* Begin MATERIAL SUPPLIED *

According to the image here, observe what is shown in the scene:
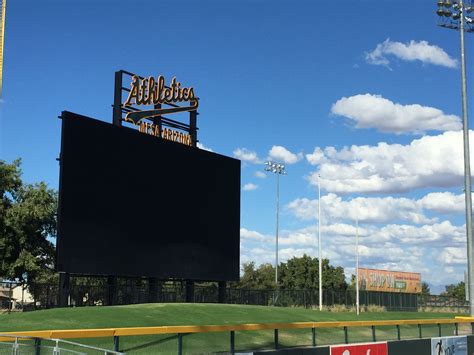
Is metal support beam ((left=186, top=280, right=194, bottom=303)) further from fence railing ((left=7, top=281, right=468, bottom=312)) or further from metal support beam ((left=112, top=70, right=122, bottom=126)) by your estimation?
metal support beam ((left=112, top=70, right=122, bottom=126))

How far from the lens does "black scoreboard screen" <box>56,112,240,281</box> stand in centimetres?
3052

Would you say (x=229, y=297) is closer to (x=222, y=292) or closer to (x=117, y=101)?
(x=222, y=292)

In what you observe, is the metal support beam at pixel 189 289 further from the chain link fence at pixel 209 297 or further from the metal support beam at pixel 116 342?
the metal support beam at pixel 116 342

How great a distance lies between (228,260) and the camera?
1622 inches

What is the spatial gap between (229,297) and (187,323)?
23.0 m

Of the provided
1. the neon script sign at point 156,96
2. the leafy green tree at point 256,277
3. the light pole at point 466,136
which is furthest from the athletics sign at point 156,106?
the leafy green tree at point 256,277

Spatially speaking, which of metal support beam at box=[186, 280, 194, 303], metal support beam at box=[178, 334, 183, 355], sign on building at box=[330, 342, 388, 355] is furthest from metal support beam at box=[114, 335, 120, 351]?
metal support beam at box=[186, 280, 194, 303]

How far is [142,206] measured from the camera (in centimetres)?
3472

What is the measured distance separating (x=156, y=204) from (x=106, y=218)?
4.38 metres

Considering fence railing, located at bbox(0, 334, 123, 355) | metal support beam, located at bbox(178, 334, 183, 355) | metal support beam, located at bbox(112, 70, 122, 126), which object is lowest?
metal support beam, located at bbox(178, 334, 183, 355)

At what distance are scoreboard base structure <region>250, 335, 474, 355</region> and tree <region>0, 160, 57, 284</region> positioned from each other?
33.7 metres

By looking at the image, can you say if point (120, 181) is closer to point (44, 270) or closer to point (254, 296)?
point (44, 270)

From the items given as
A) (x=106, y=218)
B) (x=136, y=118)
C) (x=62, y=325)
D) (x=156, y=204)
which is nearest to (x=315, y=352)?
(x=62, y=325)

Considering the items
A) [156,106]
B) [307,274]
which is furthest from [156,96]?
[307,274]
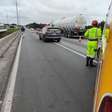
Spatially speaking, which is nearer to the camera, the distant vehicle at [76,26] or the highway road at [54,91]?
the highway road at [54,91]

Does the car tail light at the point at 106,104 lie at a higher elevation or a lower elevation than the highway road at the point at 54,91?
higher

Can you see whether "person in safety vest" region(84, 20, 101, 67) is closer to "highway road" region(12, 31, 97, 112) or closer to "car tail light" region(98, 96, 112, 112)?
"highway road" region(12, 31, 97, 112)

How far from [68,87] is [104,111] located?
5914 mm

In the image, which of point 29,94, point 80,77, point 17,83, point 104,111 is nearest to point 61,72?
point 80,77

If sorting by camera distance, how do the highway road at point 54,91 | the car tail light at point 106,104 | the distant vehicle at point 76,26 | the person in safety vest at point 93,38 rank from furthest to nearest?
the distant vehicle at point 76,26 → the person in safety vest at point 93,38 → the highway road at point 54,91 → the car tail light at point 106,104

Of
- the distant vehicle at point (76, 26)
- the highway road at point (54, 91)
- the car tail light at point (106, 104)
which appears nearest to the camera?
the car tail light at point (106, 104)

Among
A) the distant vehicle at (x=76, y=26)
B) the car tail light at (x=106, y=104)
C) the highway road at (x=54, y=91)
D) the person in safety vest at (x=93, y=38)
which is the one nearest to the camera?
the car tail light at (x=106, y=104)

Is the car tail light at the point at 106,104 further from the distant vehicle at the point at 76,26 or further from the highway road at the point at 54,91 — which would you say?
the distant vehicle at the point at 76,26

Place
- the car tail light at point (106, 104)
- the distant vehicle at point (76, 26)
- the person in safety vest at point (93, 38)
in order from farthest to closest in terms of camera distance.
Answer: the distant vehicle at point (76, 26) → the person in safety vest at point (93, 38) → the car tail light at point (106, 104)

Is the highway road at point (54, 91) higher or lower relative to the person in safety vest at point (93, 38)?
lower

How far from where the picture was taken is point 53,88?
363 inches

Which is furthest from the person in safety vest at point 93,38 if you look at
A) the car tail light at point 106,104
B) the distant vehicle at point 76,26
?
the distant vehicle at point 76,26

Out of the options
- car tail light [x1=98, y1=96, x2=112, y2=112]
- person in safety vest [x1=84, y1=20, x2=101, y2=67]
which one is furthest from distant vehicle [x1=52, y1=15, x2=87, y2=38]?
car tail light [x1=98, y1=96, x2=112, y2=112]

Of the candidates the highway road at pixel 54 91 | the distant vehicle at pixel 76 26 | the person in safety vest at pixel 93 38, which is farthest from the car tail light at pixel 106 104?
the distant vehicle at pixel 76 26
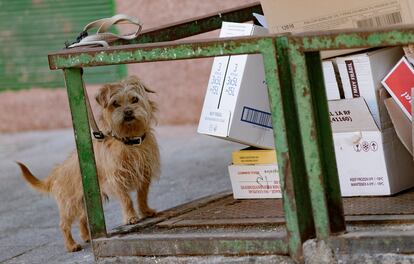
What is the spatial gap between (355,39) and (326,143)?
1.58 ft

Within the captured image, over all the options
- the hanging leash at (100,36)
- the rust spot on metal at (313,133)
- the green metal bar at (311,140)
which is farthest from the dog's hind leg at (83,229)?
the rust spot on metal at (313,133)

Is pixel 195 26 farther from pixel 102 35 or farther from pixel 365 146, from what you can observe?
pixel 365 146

* End MATERIAL SUPPLIED *
* Begin MATERIAL SUPPLIED *

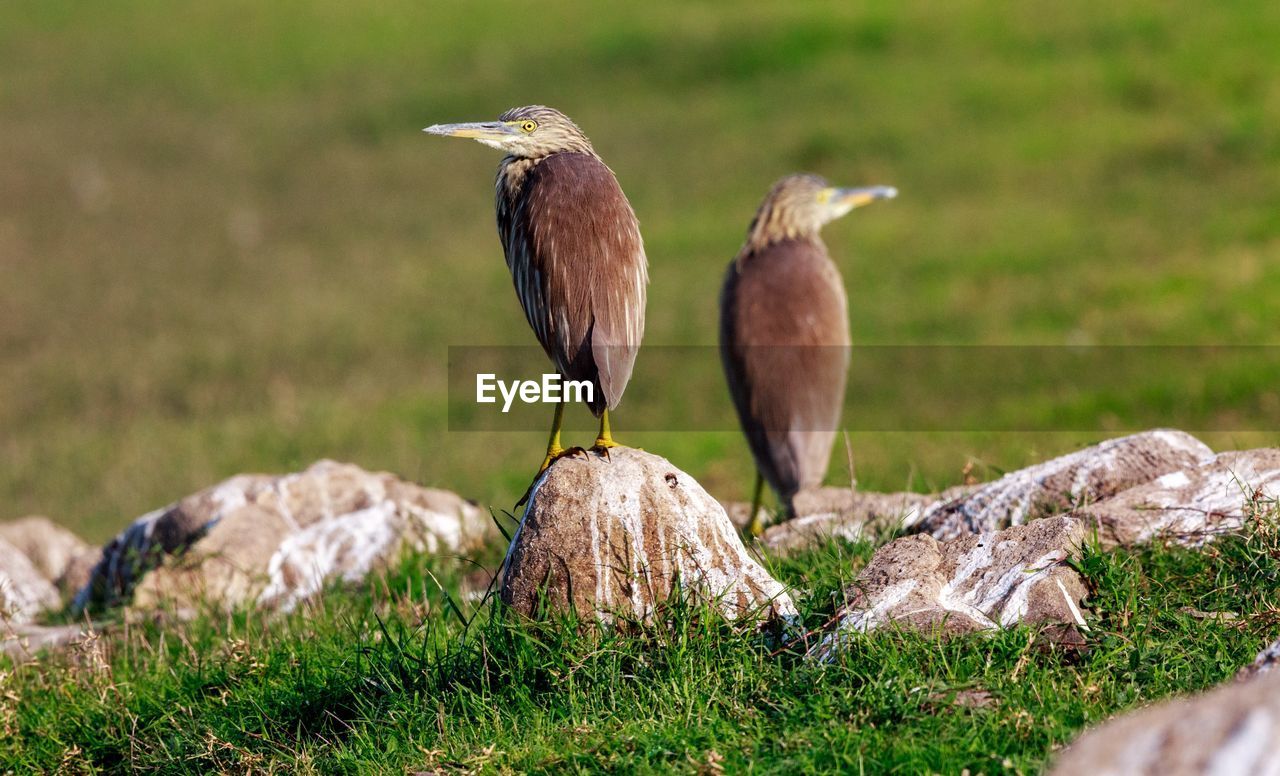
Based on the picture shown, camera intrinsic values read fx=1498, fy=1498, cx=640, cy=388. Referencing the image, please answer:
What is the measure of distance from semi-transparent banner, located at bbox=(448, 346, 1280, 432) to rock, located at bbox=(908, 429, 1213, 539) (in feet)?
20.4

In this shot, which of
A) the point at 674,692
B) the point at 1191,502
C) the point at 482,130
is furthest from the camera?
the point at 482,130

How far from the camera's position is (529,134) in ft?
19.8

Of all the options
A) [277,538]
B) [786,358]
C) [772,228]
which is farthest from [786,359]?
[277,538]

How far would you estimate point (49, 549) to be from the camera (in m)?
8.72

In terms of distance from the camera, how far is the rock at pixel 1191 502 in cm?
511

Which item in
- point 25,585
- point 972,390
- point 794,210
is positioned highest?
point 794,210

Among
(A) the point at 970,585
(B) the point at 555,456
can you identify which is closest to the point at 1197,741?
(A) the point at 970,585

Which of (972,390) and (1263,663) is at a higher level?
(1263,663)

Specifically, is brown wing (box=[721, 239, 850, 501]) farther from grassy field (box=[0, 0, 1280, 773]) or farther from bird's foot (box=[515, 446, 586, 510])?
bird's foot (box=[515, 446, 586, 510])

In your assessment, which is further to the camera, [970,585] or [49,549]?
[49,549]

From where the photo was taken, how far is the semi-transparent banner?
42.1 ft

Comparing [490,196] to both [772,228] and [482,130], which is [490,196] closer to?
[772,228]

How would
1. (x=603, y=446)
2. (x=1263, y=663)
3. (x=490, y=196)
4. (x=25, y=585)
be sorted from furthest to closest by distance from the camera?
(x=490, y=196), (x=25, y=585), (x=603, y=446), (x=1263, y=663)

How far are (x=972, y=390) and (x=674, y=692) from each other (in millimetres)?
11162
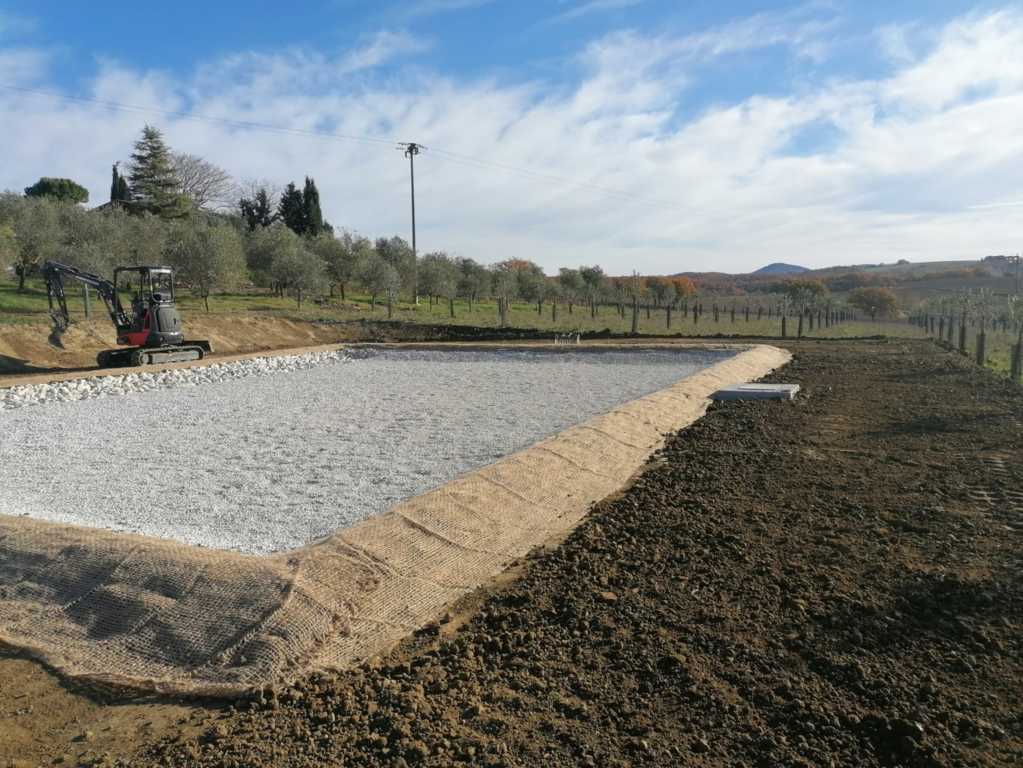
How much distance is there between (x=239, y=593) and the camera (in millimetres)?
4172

* End MATERIAL SUPPLIED *

Switch "sorting" to "ordering" in everything from the line containing "In the image, which" down to the line containing "the distant vehicle at point 76,26 →", and write out those lines again with nothing else changed.

In the image, which of point 29,94, point 80,77, point 17,83, point 104,111 is nearest to point 61,72?
point 80,77

If ordering by camera distance, how do the highway road at point 54,91 | the car tail light at point 106,104 | the distant vehicle at point 76,26 | the person in safety vest at point 93,38 rank from furthest to nearest?
the distant vehicle at point 76,26 → the person in safety vest at point 93,38 → the highway road at point 54,91 → the car tail light at point 106,104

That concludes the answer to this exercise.